- **To do**:
In the news article about the Clinton email release, reproduce everything from "But the drips" down to "journalist Jason Leopold.", word for word.

- **Supplied passage**:
═══
The State Department will release the final batch of Hillary Clinton’s emails on Monday, some 10 months after the process began.

The release comes just ahead of 11 “Super Tuesday” contests, which Clinton hopes will propel her to a commanding lead over Bernie Sanders in the Democratic presidential race.

Clinton’s campaign has tried to shake off the email controversy, but the monthly releases have fueled fresh headlines about her exclusive use of a private email account while serving as secretary of State.

With the releases now nearing an end, Republicans have seized on the fact that more than 1,800 emails from her machine were eventually classified.

“What we’ve learned in this discovery is that Hillary Clinton trafficked in sensitive information over her unclassified — and, by the way, private — email system,” Rep. Darrell Issa (R-Calif.), the former head of the House Oversight Committee, told The Hill on Friday.

Clinton’s presidential campaign and the State Department have both disputed that the emails were classified at the time they were sent. Much of the information in them was classified retroactively, they say.

But the drips and drabs of information from various emails have carried the whiff of wrongdoing for Clinton.

One 2011 email released in January, for instance, seemed to show that Clinton ordered an aide to remove classification markings from a list of talking points and send it through a “nonsecure” channel.

Clinton subsequently insisted that no classified information was sent through unsecure means, but Senate Judiciary Committee Chairman Chuck Grassley (R-Iowa) released a statement calling the disclosure “disturbing.”

The State Department began releasing the roughly 55,000 pages of Clinton’s emails in May, in response to a Freedom of Information Act lawsuit from Vice News journalist Jason Leopold.

On a monthly basis since then, the department released thousands of pages of emails for public review.

In January, the government claimed that an oversight prevented it meeting its initial deadline of Jan. 29 for the final email release. The delay meant that the messages — which some have speculated could contain the most sensitive information — would not be released until after the early contests in the Democratic presidential race.

In response, Judge Rudolph Contreras of the U.S. District Court for the District of Columbia ordered the government to release emails four times over the course of February.

State Department officials worked through the weekend to make the final emails public, spokesman Mark Toner said ahead of time.
═══
- **Supplied information**:
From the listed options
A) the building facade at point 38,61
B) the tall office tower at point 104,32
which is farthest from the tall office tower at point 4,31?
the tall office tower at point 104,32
═══
- **Task output**:
But the drips and drabs of information from various emails have carried the whiff of wrongdoing for Clinton.

One 2011 email released in January, for instance, seemed to show that Clinton ordered an aide to remove classification markings from a list of talking points and send it through a “nonsecure” channel.

Clinton subsequently insisted that no classified information was sent through unsecure means, but Senate Judiciary Committee Chairman Chuck Grassley (R-Iowa) released a statement calling the disclosure “disturbing.”

The State Department began releasing the roughly 55,000 pages of Clinton’s emails in May, in response to a Freedom of Information Act lawsuit from Vice News journalist Jason Leopold.